De volgende heel belangrijke datum is het 20ste jaar van Artaxerxes (Longimanus), het jaar waarin Nehemia toestemming kreeg om naar Jeruzalem te gaan en de stad te herbouwen (Ne 2:1, 5-8). De redenen waarom het hier om het jaar 455 v.G.T. moet gaan en niet, zoals algemeen geloofd wordt, om 445 v.G.T., worden besproken onder het trefwoord PERZIË, PERZEN. De gebeurtenissen die in dit jaar plaatsvonden, zoals de herbouw van Jeruzalem en zijn muren, markeren het beginpunt voor de profetie omtrent de „zeventig weken”, die in Daniël 9:24-27 opgetekend staat. De daar genoemde weken zijn duidelijk „jaarweken” (Da 9:24, AT; Mo; RS; zie ook de voetnoten in PC en WV) en bedragen dus in totaal 490 jaar. Zoals onder het trefwoord ZEVENTIG WEKEN wordt getoond, wees de profetie vooruit naar het verschijnen van Jezus als de Messias in het jaar 29 G.T., zijn dood op „de helft van de week” of in het midden van de laatste jaarweek, dat wil zeggen in 33 G.T., en het einde van de periode van Gods speciale gunst voor de joden in 36 G.T. De 70 jaarweken eindigden dus met de bekering van Cornelius, 490 jaar na 455 v.G.T. — Han 10:30-33, 44-48; 11:1.

Het verschijnen van Jezus als de Messias viel precies in het voorzegde jaar, misschien ongeveer zes maanden nadat Johannes de Doper in „het vijftiende regeringsjaar van Tiberius Caesar” met zijn predikingswerk begonnen was (Lu 1:36; 3:1, 2, 21-23). Daar de Romeinse senaat Tiberius op 15 september 14 G.T. tot keizer uitriep, liep zijn 15de jaar van de tweede helft van 28 G.T. tot ver in 29 G.T. (Zie TIBERIUS.) Uit alles blijkt dus dat Jezus’ doop en zalving in de herfst van het jaar 29 G.T. plaatsvonden.
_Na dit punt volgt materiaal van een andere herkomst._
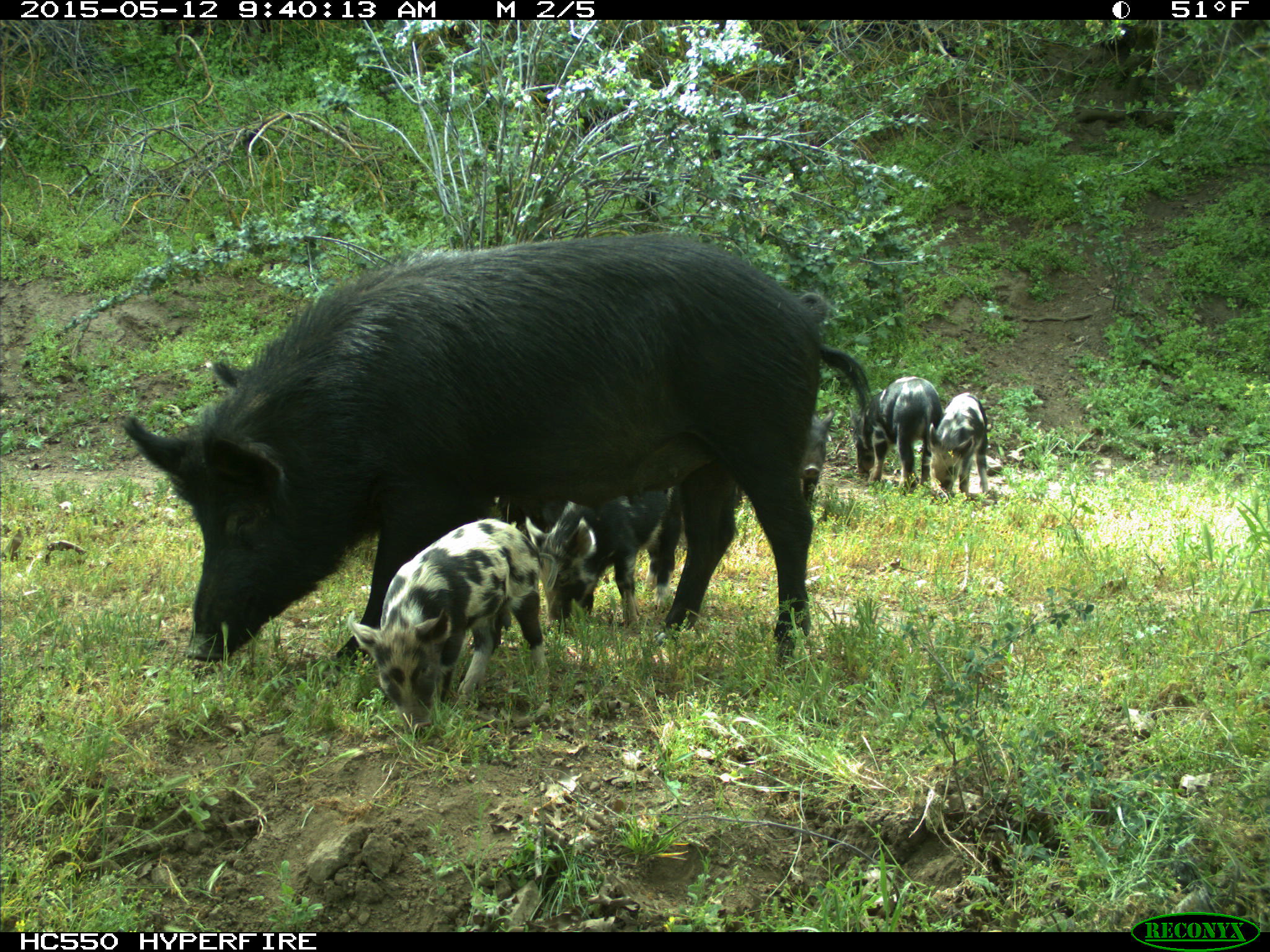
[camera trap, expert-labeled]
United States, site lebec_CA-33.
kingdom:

Daar Jezus bij zijn doop in 29 G.T. „ongeveer dertig jaar” was (Lu 3:23), werd hij dertig jaar eerder, of omstreeks de herfst van het jaar 2 v.G.T., geboren. Hij werd geboren tijdens de regering van Caesar Augustus en toen Quirinius stadhouder van Syrië was (Lu 2:1, 2). Augustus regeerde van 27 v.G.T. tot 14 G.T. De Romeinse senator P. Sulpicius Quirinius was tweemaal stadhouder van Syrië. De eerste maal volgde hij klaarblijkelijk P. Quintilius Varus op, wiens ambtsperiode als legaat van Syrië in 4 v.G.T. eindigde. Volgens sommige geleerden viel het eerste stadhouderschap van Quirinius in 3/2 v.G.T. (Zie INSCHRIJVING.) Herodes de Grote was toen koning van Judea, en wij hebben gezien dat er goede gronden bestaan om aan te nemen dat hij waarschijnlijk in het jaar 1 v.G.T. stierf. Zoals dus door al het beschikbare bewijsmateriaal en vooral de schriftuurlijke verwijzingen te kennen wordt gegeven, werd Gods Zoon in de herfst van 2 v.G.T. als mens geboren.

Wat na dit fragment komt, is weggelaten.